There's only one way to save energy in edge computation in the real world: perform just the essential computations efficiently, and nothing else. This requires a different way of thinking from the standard approach. The key is sparsity.
Sparsity is the idea that changes in the real world don’t happen everywhere, or all at once. By identifying where the changes happen and computing only the effects and consequences of those changes, we can save up to 95% of the power normally used in processing.
With the right architecture, we can additively exploit four kinds of sparsity to save time and energy in computation.
Deep neural networks have lots of connections, but they are not all equal; usually a small number of links is responsible for the core of the computation. By identifying the key connections and processing only those parts of the network, we avoid large numbers of unnecessary computations.
We need lots of pixels to give us the high resolution required for real intelligent vision. However, we don’t need, or use, that high resolution everywhere in the image, but only in the small zones where fine detail is required.
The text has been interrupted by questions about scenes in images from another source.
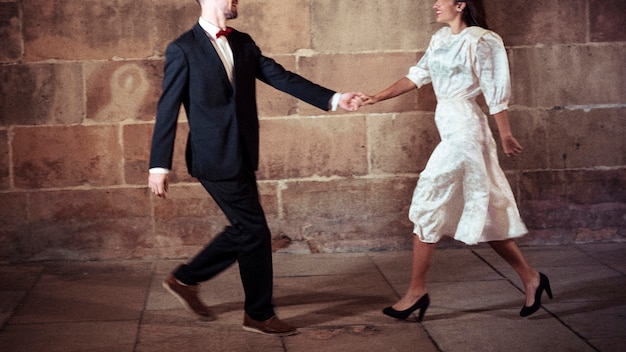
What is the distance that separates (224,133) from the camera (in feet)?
15.5

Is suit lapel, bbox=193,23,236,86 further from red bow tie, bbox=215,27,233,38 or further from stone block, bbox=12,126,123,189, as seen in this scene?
stone block, bbox=12,126,123,189

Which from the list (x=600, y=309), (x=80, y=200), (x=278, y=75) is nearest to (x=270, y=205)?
(x=80, y=200)

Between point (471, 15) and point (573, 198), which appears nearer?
point (471, 15)

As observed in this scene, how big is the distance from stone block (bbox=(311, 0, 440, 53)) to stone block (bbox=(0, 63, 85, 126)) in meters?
1.63

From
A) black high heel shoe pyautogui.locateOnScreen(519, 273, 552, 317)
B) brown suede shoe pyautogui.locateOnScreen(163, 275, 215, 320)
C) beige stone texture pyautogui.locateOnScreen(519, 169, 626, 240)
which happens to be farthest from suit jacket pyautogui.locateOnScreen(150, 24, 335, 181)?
beige stone texture pyautogui.locateOnScreen(519, 169, 626, 240)

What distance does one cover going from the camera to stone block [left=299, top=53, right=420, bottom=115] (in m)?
6.68

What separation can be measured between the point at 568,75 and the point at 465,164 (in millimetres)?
2165

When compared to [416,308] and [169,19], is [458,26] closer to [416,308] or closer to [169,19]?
[416,308]

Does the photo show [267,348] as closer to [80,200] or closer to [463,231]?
[463,231]

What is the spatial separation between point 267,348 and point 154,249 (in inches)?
89.5

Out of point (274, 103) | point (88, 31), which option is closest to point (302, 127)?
point (274, 103)

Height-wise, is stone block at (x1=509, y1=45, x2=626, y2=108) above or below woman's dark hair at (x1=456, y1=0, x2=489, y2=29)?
below

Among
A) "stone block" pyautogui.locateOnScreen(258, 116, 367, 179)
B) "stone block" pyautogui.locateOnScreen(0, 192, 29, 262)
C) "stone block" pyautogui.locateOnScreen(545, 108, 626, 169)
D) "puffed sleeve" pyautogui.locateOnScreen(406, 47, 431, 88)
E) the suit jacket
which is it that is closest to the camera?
the suit jacket

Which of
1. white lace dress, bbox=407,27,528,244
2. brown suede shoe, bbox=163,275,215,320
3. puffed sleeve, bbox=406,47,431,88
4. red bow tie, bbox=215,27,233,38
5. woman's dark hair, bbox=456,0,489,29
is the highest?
woman's dark hair, bbox=456,0,489,29
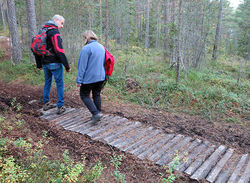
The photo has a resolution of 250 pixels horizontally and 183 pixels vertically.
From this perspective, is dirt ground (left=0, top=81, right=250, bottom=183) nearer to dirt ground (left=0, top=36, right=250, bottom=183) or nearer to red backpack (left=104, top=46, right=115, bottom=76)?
dirt ground (left=0, top=36, right=250, bottom=183)

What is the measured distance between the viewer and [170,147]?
4.09 m

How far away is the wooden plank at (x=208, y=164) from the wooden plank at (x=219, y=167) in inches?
2.8

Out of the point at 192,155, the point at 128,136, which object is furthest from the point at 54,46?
the point at 192,155

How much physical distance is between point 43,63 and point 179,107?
16.0 feet

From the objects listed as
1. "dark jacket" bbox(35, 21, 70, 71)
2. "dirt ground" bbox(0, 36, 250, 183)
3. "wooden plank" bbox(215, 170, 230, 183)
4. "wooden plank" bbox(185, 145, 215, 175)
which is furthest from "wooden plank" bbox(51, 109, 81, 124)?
"wooden plank" bbox(215, 170, 230, 183)

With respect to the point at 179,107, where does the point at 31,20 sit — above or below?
above

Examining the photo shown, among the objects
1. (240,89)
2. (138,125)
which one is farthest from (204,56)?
(138,125)

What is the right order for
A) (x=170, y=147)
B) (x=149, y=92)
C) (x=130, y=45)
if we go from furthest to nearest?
(x=130, y=45)
(x=149, y=92)
(x=170, y=147)

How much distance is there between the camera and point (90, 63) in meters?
4.36

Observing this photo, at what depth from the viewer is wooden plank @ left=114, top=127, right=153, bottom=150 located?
156 inches

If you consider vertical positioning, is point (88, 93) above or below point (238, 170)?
above

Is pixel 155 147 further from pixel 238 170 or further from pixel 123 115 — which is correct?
pixel 123 115

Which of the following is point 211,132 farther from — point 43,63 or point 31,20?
point 31,20

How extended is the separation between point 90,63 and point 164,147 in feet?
7.94
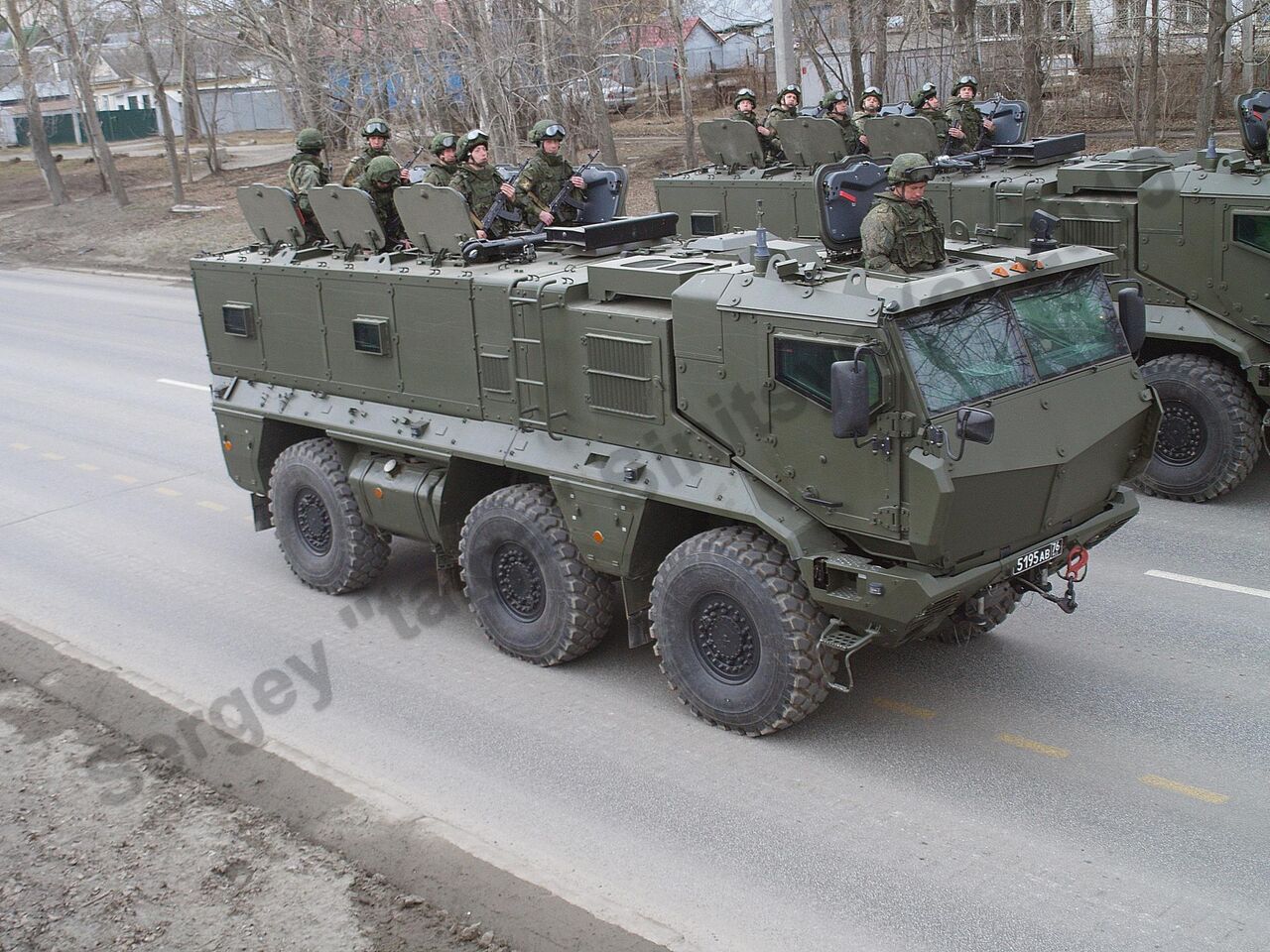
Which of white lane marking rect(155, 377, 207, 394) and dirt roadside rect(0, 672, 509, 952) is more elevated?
white lane marking rect(155, 377, 207, 394)

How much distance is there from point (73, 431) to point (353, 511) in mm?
6896

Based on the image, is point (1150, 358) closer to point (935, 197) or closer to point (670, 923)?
point (935, 197)

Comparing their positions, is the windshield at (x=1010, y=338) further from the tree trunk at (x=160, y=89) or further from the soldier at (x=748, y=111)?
the tree trunk at (x=160, y=89)

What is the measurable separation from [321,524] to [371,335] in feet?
5.13

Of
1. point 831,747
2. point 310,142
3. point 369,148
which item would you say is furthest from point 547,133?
point 831,747

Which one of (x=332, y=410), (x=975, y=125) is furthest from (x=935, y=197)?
(x=332, y=410)

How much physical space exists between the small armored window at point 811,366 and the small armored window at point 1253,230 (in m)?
5.38

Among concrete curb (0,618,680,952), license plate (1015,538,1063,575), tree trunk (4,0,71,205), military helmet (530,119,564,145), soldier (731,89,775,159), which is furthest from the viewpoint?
tree trunk (4,0,71,205)

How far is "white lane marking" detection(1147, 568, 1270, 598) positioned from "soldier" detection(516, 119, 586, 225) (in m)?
4.80

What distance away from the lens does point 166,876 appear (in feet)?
21.0

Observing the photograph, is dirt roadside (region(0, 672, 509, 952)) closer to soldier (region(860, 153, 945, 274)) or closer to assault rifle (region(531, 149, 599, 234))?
soldier (region(860, 153, 945, 274))

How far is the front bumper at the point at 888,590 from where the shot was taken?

By ignoring the massive number of pixels which don’t tell us anything new, we reduce the amount of computation by a huge factor.
A smart doorbell, even upon waking up by a smart trigger, spends more than 95% of its time with nothing to do and no one new to look at. By recognizing this, and not computing when nothing new is happening, we save an enormous amount of power or infer blindingly fast.
For any single deep neural network decision, only about 40% of the neurons actually “fire” or have a non-zero output. If the output doesn’t count, we don’t compute its effect in the rest of the network, thereby saving another 60% of energy by avoiding irrelevant computation.
GML hardware combines two of the most exciting recent developments in computer architectures – neuromorphic engineering, and Dataflow computation – to implement some of the most efficient digital hardware ever developed.
A key feature of GML chips is that computation happens in the same block of silicon where weights and data are stored – computation near memory with 16-bit FP precision. This means that very little power and time are wasted in bringing together the data and the computation resulting in highly accurate and low power inferences for your endpoint devices.